Pyrimidines

151266-23-8, Name is 3-Iodo-1H-pyrazolo[3,4-d]pyrimidin-4-amine, molecular formula is C5H4IN5, Computed Properties of C5H4IN5, belongs to pyrimidines compound, is a common compound. In a patnet, author is Renthlei, Zothanmawii, once mentioned the new application about 151266-23-8.
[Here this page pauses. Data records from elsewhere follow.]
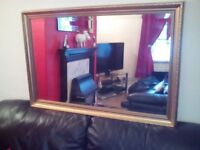 Bevelled glass mirror in gold look frame In good condition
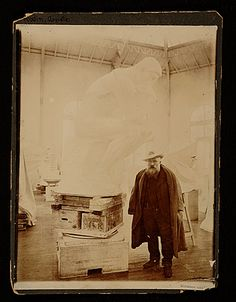 "Auguste Rodin in his studio next to ""The Thinker"""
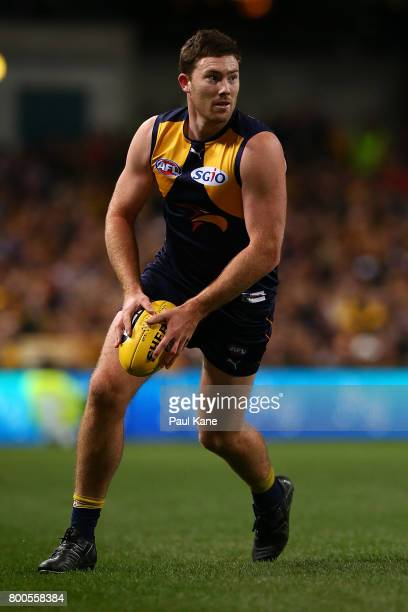 Jeremy McGovern of the Eagles looks to pass the ball during the round 14 AFL match between the West Coast Eagles and the Melbourne Demons at Domain...
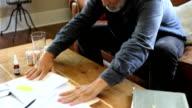 sick man pushes bills away video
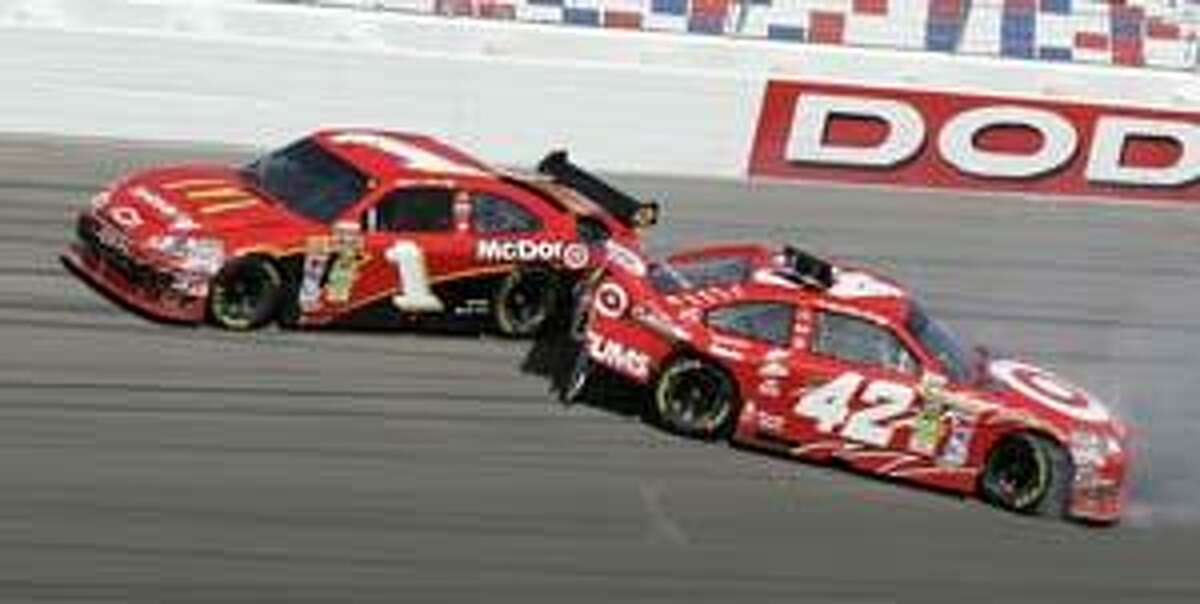 In this Sunday, Feb. 28, 2010, photo, Jamie McMurray drives past Juan Pablo Montoya, right, of Colombia, after the two collided during the NASCAR Sprint Cup Series auto race in Las Vegas. Two weeks after winning the Daytona 500, McMurray wrecked teammate Montoya on Sunday. (AP Photo/Las Vegas Review-Journal, Ched Whitney) ** LAS VEGAS SUN OUT **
Autophagy-deficient Arabidopsis mutant atg5, which shows ultraviolet-B sensitivity, cannot remove ultraviolet-B-induced fragmented mitochondria

Mitochondria damaged by ultraviolet-B radiation (UV-B, 280-315 nm) are removed by mitophagy, a selective autophagic process. Recently, we demonstrated that autophagy-deficient Arabidopsis thaliana mutants exhibit a UV-B-sensitive phenotype like that of cyclobutane pyrimidine dimer (CPD)-specific photolyase (PHR1)-deficient mutants. To explore the relationship between UV-B sensitivity and autophagy in UV-B-damaged plants, we monitored mitochondrial dynamics and autophagy in wild-type Arabidopsis (ecotype Columbia); an autophagy-deficient mutant, atg5; a PHR1-deficient mutant, phr1; an atg5 phr1 double mutant; and AtPHR1-overexpressing (AtPHR1ox) plants following high-dose UV-B exposure (1.5 W m(-2) for 1 h). At 10 h after exposure, the number of mitochondria per mesophyll leaf cell was increased and the volumes of individual mitochondria were decreased independently of UV-B-induced CPD accumulation in all genotypes. At 24 h after exposure, the mitochondrial number had recovered or almost recovered to pre-exposure levels in plants with functional autophagy (WT, phr1, and AtPHR1ox), but had increased even further in atg5. This suggested that the high dose of UV-B led to the inactivation and fragmentation of mitochondria, which were removed by mitophagy activated by UV-B. The UV-B-sensitive phenotype of the atg5 phr1 double mutant was more severe than that of atg5 or phr1. In wild-type, phr1, and AtPHR1ox plants, autophagy-related genes were strongly expressed following UV-B exposure independently of UV-B-induced CPD accumulation. Therefore, mitophagy might be one of the important repair mechanisms for UV-B-induced damage. The severe UV-B-sensitive phenotype of atg5 phr1 is likely an additive effect of deficiencies in independent machineries for UV-B protection, autophagy, and CPD photorepair.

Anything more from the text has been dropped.